(GOAL OF THE EXERCISE):
Scan the listing beneath this sentence. Report each line with the word "vote".

EXTRACTED INFORMATION Block Start

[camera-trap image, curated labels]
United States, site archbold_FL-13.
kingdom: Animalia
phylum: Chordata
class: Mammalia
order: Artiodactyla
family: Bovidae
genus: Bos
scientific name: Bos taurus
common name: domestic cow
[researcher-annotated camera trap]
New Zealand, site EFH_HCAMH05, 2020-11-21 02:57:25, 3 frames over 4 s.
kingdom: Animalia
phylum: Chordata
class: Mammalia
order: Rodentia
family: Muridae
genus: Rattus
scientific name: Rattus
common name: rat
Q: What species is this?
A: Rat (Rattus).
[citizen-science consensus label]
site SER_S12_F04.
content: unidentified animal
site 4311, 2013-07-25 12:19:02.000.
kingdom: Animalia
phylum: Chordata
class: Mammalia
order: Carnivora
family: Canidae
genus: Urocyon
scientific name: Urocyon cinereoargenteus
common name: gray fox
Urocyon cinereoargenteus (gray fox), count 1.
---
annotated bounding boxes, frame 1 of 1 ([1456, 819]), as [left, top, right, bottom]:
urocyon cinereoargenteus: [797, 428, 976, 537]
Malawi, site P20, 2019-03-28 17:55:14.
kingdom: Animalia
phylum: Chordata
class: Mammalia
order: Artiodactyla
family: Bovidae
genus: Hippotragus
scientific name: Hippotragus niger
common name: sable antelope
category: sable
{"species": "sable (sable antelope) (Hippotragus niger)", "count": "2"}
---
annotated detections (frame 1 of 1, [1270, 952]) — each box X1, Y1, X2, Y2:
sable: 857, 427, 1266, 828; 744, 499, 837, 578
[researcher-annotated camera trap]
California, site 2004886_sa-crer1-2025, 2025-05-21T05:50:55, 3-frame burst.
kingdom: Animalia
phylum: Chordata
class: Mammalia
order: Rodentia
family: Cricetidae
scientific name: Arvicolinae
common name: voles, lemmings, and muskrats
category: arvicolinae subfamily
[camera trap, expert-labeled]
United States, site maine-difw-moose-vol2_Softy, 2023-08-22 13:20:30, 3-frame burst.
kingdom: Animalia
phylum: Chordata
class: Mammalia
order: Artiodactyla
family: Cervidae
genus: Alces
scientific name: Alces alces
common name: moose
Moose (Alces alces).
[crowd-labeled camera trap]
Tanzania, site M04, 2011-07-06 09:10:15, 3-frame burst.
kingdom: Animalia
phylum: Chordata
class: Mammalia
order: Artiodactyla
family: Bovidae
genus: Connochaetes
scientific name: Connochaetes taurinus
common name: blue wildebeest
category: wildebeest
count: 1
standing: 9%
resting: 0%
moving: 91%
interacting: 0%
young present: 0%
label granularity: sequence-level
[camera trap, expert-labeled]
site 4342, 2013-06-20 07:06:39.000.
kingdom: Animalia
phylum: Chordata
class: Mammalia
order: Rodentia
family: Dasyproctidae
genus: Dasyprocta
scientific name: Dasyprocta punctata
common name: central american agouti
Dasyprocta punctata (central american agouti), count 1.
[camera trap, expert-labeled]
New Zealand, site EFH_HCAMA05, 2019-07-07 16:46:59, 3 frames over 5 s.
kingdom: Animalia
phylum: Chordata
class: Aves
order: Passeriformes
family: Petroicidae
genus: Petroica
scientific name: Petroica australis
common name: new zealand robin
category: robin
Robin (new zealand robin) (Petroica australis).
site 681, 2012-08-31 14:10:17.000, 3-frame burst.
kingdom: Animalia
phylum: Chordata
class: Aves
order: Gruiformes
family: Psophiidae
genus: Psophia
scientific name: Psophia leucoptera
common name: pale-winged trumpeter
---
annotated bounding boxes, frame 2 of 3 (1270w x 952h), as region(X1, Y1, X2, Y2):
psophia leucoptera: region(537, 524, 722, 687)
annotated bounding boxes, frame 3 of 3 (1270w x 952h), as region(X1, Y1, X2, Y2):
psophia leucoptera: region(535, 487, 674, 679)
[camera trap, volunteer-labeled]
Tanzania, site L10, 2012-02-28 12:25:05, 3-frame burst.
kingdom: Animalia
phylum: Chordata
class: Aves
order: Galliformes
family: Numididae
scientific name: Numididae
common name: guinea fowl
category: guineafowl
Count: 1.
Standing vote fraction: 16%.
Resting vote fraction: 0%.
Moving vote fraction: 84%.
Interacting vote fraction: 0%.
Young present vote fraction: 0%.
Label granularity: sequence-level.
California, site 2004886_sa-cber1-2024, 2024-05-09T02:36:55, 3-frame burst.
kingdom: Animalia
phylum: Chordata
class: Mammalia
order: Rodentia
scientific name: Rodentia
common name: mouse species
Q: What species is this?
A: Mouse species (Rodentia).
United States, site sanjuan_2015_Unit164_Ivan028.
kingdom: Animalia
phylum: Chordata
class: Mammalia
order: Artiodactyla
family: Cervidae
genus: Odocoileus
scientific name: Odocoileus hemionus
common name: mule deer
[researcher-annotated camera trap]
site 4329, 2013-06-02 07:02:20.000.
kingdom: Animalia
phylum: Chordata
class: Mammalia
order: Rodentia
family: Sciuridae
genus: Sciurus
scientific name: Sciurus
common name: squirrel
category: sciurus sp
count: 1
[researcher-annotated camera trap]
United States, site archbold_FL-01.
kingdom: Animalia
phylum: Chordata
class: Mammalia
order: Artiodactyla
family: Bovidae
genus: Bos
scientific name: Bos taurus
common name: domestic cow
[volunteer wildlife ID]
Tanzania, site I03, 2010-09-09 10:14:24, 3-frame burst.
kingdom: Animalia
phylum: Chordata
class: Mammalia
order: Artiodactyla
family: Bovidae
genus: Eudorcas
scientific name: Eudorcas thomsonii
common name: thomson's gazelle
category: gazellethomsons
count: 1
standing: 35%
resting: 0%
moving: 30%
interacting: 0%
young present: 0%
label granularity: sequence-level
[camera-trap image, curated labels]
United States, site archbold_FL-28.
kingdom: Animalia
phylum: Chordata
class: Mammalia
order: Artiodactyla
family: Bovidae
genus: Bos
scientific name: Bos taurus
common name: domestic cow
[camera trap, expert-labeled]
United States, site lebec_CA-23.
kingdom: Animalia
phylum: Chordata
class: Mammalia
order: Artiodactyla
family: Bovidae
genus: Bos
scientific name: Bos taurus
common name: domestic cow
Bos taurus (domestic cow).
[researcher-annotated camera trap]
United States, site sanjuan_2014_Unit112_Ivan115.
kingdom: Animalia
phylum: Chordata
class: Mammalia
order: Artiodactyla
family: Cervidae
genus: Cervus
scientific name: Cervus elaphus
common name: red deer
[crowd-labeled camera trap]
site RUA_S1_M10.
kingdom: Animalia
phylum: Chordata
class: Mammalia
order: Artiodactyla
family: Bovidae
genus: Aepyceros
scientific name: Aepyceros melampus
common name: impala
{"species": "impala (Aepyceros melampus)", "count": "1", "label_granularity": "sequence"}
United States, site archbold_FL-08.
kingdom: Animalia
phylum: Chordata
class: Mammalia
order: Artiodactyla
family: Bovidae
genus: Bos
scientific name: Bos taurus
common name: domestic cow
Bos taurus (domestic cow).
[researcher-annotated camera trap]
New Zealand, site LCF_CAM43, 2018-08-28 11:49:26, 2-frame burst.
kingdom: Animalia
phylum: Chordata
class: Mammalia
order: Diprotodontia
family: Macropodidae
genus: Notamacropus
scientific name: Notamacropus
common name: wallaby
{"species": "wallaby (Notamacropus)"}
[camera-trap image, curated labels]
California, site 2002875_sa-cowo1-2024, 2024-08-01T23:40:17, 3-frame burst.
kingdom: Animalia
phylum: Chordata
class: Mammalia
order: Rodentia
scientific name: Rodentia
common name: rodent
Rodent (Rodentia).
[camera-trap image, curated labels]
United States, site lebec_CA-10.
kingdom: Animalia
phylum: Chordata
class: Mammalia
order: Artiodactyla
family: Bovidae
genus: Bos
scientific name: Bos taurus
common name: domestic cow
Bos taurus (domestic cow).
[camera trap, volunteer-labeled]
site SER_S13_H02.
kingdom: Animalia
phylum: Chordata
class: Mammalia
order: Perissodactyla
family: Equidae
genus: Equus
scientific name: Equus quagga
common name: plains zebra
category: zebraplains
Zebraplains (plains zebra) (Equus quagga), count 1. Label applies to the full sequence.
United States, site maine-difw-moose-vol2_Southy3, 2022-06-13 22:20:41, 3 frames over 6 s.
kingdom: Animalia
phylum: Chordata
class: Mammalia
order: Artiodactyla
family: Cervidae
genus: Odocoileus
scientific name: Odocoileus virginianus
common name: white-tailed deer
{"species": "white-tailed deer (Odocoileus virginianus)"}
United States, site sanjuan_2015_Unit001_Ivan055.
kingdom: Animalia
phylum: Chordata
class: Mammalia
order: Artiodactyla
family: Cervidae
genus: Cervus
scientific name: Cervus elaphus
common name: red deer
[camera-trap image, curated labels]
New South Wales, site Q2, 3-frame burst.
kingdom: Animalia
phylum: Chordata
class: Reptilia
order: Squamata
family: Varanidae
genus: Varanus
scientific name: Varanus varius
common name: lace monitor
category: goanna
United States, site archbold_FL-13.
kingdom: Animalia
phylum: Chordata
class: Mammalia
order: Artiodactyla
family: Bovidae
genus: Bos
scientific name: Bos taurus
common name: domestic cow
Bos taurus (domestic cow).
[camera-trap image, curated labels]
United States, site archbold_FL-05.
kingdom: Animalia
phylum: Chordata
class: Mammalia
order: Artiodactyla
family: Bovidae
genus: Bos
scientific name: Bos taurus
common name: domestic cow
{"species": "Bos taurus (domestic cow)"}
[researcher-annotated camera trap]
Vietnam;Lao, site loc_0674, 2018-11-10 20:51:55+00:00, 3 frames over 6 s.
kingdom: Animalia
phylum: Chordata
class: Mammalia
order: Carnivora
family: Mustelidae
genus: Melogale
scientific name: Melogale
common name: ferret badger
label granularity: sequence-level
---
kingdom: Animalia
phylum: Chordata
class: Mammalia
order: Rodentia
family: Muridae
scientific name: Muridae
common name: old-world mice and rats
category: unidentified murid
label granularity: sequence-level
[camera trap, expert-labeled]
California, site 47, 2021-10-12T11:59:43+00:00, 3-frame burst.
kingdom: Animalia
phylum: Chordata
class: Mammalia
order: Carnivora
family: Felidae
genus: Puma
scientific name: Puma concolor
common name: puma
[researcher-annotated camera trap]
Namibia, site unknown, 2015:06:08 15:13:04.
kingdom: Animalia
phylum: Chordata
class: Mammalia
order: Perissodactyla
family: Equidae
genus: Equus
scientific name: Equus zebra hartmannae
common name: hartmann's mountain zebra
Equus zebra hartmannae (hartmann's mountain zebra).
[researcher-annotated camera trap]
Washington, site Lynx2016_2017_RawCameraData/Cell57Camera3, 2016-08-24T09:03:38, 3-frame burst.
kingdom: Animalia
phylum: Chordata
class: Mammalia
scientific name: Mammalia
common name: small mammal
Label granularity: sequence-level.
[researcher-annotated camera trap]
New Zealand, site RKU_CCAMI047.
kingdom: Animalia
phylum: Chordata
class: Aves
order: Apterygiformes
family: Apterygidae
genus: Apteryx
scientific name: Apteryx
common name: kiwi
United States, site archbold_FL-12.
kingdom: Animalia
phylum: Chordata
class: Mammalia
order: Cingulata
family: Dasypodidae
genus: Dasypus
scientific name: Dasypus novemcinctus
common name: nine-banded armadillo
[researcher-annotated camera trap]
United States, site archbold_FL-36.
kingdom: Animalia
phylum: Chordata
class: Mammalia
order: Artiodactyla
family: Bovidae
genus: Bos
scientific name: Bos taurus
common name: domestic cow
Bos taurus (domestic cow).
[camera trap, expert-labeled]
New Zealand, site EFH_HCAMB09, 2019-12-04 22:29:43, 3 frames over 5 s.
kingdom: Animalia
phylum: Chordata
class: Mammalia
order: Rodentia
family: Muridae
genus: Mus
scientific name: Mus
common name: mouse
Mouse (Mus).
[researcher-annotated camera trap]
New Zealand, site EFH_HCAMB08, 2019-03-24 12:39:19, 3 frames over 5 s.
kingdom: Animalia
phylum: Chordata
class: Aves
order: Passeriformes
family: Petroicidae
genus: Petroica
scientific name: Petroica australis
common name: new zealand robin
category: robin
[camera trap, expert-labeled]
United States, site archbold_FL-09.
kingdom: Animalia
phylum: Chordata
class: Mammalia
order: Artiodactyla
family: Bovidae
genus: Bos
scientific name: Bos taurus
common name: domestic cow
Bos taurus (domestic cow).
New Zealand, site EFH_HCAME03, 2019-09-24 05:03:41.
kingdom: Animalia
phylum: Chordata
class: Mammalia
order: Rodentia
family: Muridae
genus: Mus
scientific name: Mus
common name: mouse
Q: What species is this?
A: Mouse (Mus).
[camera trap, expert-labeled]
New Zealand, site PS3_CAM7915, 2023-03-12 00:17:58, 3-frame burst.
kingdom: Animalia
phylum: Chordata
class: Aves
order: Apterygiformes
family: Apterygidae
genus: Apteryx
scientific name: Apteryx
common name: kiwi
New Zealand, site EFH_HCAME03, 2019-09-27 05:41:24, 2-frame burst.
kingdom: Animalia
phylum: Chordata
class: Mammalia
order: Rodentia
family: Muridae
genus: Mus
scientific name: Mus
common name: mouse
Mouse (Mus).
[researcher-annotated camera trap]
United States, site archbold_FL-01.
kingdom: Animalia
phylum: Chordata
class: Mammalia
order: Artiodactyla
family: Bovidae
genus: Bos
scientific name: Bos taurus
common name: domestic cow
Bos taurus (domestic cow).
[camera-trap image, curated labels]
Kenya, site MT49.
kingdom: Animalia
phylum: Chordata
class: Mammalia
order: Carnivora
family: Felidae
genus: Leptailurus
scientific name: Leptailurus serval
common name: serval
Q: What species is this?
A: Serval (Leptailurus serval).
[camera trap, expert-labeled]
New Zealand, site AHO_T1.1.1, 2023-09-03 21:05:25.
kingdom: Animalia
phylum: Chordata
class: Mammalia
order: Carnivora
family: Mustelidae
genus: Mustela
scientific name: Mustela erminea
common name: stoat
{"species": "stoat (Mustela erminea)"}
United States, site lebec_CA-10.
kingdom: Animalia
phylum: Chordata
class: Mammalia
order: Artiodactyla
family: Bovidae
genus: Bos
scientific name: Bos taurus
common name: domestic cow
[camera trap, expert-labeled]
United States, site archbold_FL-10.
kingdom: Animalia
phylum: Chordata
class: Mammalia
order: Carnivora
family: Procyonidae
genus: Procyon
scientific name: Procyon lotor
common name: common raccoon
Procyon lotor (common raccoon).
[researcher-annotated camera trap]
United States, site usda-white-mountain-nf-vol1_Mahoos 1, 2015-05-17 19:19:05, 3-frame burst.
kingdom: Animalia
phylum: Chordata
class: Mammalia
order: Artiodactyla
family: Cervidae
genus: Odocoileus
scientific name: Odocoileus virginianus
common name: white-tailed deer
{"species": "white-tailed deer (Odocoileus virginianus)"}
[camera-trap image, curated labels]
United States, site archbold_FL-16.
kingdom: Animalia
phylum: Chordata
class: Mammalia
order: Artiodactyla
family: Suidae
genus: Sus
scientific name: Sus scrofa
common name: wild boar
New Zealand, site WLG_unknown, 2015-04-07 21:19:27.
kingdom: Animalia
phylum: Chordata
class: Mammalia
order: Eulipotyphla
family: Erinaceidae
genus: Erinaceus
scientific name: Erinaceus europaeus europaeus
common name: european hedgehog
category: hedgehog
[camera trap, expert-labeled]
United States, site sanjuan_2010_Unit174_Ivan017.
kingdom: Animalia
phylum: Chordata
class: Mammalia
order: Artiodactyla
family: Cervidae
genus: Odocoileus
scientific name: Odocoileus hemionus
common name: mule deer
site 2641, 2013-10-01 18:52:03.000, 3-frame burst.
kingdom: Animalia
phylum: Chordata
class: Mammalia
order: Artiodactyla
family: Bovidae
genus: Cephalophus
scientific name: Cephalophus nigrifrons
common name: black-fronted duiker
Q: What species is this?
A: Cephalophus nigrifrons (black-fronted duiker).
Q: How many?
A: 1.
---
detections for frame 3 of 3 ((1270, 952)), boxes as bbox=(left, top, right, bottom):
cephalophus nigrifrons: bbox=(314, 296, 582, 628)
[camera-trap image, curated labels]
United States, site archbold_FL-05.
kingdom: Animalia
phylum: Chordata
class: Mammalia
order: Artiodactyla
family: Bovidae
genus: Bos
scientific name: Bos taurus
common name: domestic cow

EXTRACTED INFORMATION Block End

(ANSWER):
Standing vote fraction: 16%.
Resting vote fraction: 0%.
Moving vote fraction: 84%.
Interacting vote fraction: 0%.
Young present vote fraction: 0%.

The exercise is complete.